Monday, May. 29, 1989

Too Righteous?

By Jerome Cramer/Washington

Just since November, more than 30 top officials at the Defense Department, the Internal Revenue Service and NASA have announced their resignations rather than abide by tough new ethics laws designed to block federal employees from using their jobs as a fast track to riches in the private sector. Taken aback by the departures and complaints by defense contractors, Congress last week voted to delay the new measures for 60 days.

The sudden flight from public service highlights an already vexing problem. A score of people approached for the once coveted Pentagon job of Under Secretary for Acquisition have refused to submit to the nomination process. At the Department of Energy, five people have rejected offers to serve as the $80,700-a-year Assistant Secretary in charge of nuclear energy. "I'm having trouble persuading people with needed skills to join the Government," complains Energy Secretary James Watkins. "They might swallow the lower pay, but they balk when they learn ethics laws could bar them from returning to their old jobs."

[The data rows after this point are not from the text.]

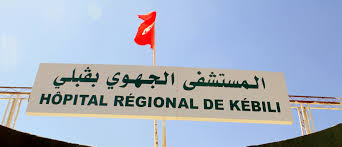 قبلي: انطلاق عمل وحدة التنظير بقسم المعدة بالمستشفى الجهوي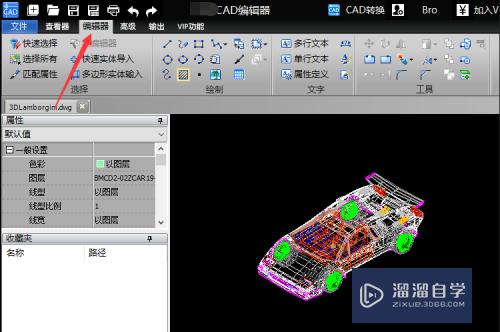 CAD图纸怎么清理未使用元素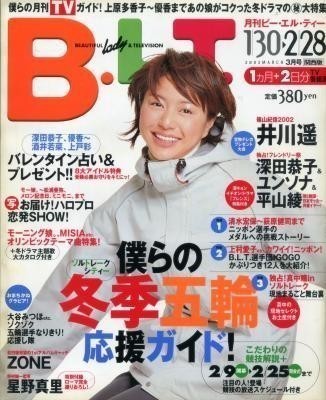 KANSAI B.L.T 2002年03月号 井川遥拍卖
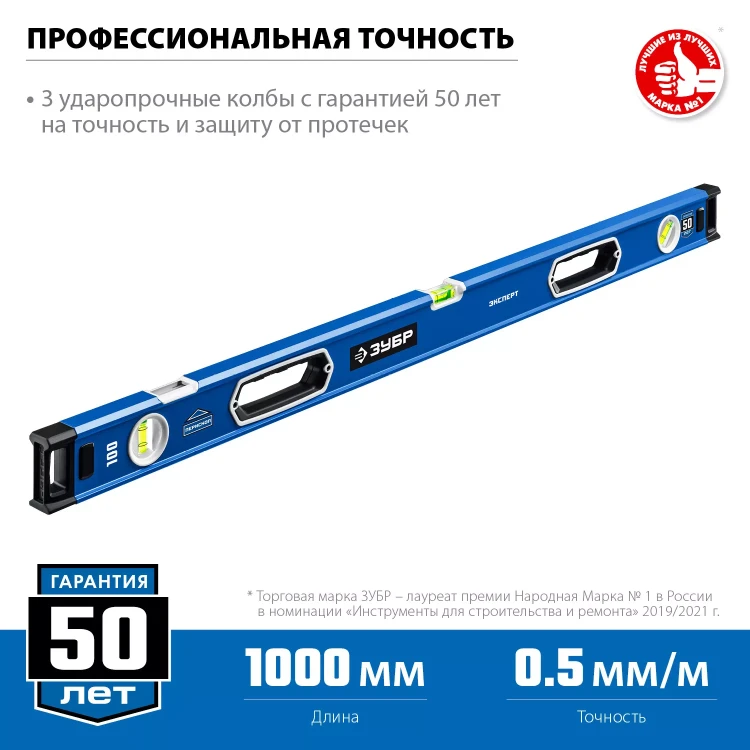 ЗУБР ЭКСПЕРТ, 1000 мм, с зеркальным глазком, уровень с усиленным профилем, Профессионал (34570-100) купить в Тюмени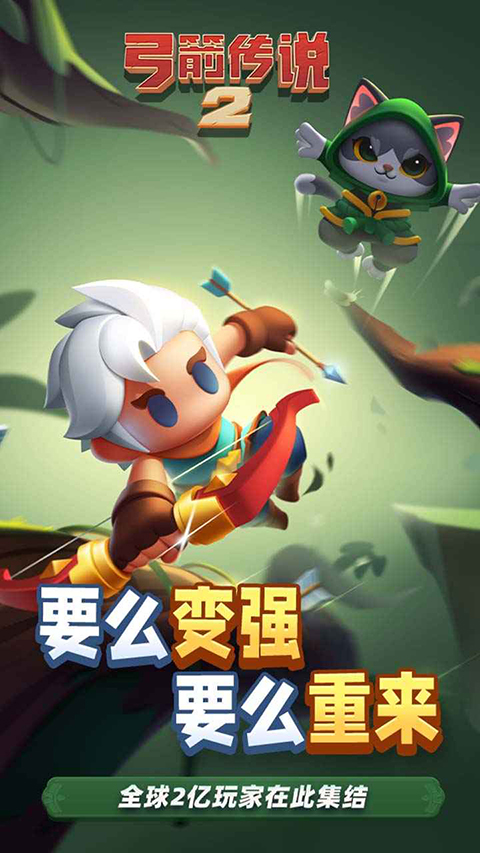 弓箭传说2破解版 第4张图片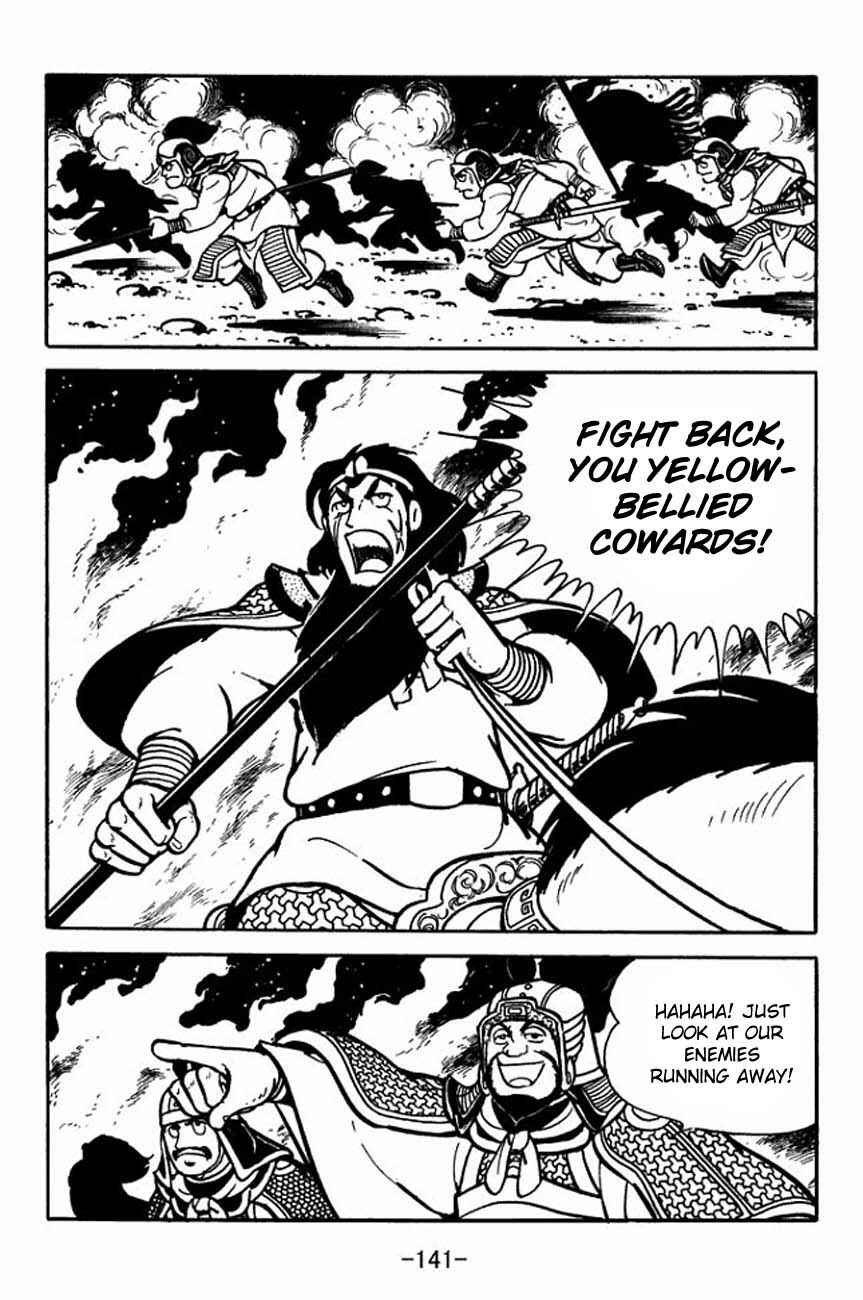 Page 25 Chapter 86 Sangokushi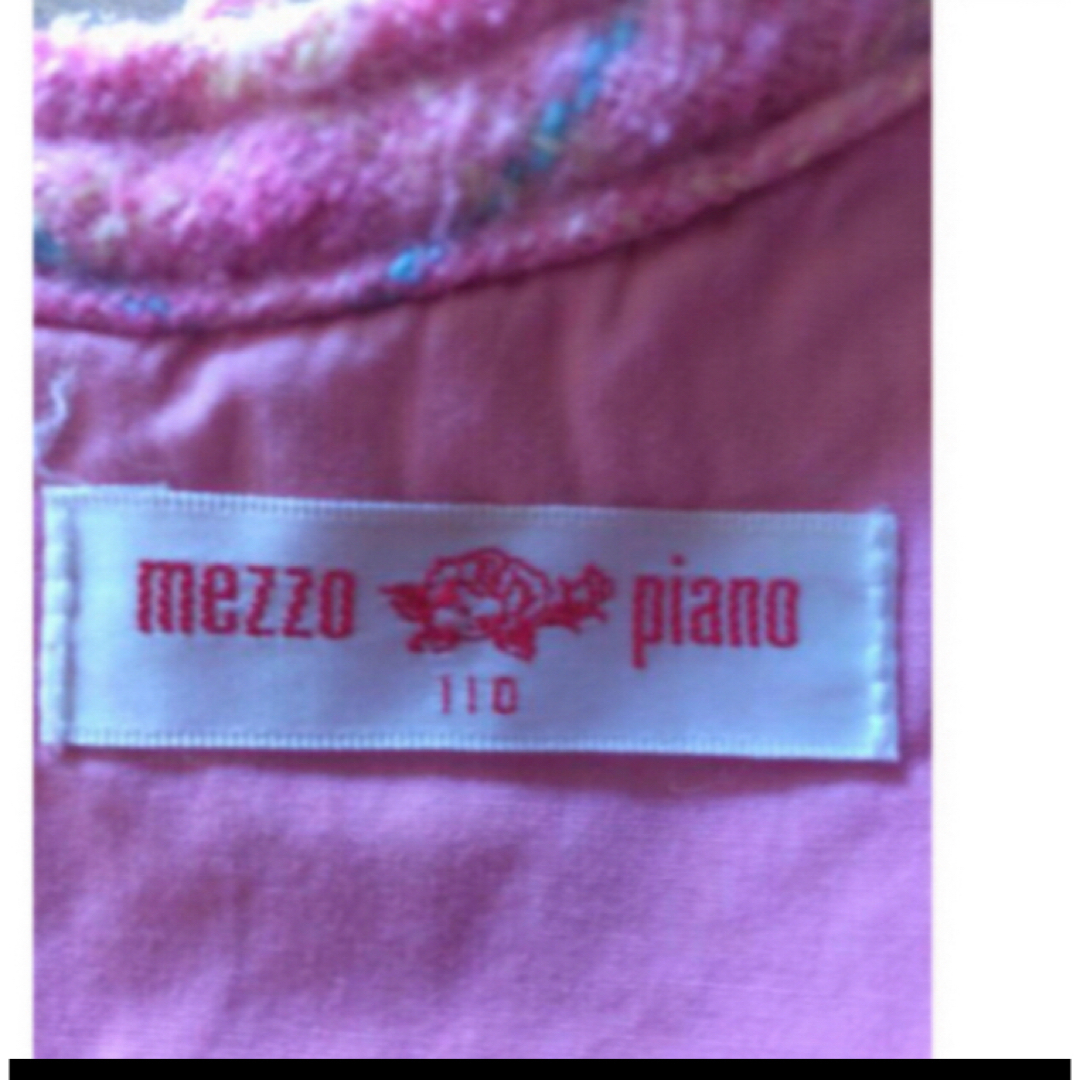 mezzo piano(メゾピアノ)の100 メゾピアノ ワンピース キッズ/ベビー/マタニティのキッズ服女の子用(90cm~)(ワンピース)の商品写真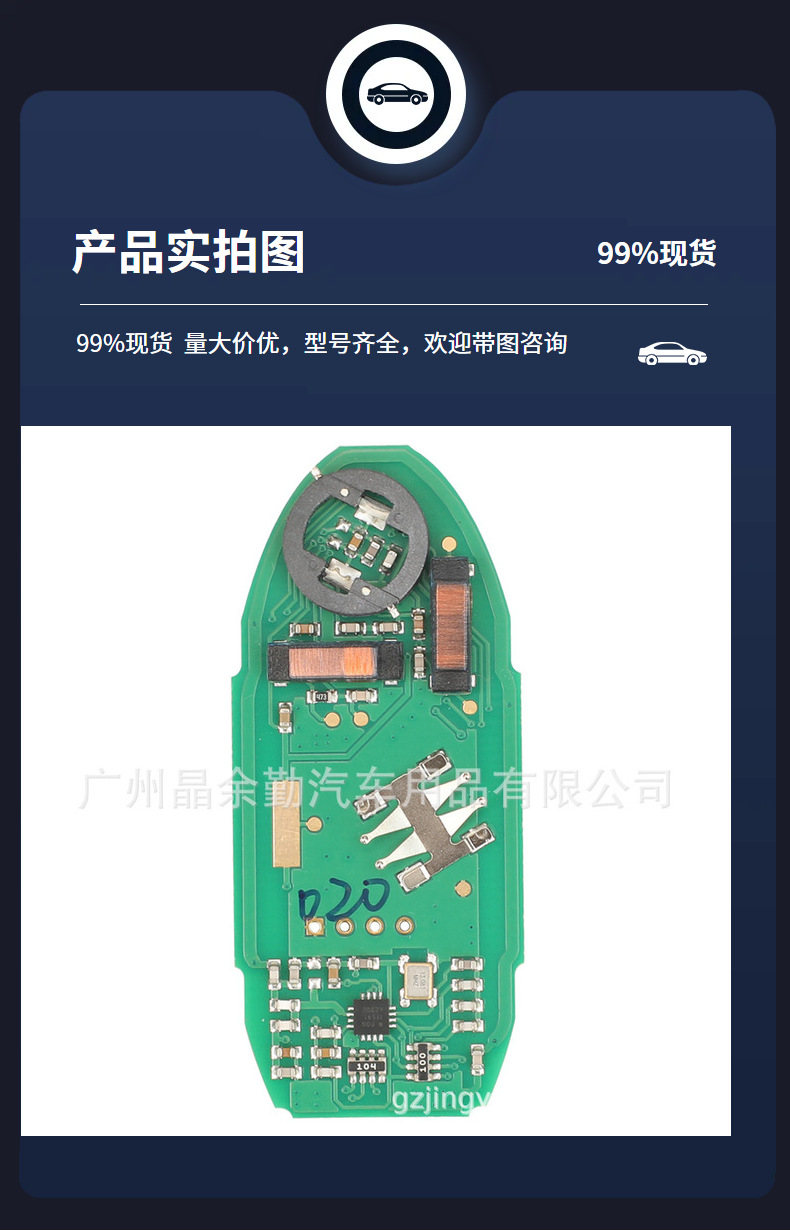 S180144020 suitable for Nissan 5-key smart card remote control car key ID47 chip 433 frequency FSK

Departing Government officials are now barred from working on specific projects they handled while they were in Government. Under new terms that were to take effect May 16, retiring federal procurement officials, for example, would have been forbidden to make any contact with their former agency for up to two years. "Unfortunately, there aren't many monks qualified as nuclear engineers who want to become an Assistant Secretary," says Chase Untermeyer, director of the office of presidential personnel. Mark Abramson, director of the Center for Excellence in Government, says top jobs are going begging because of "low pay, anxiety over postemployment restrictions and the feeling that high Government service is life in a fishbowl."

Congress is considering ways to help, at least for the most technical jobs. During hearings, Georgia's Senator Sam Nunn told Watkins he might consider a waiver that would permit some Energy Department employees to be released from Government pay caps. "We need some carrot to get good people into Government," said Nunn. "Till now all we've been showing is the stick."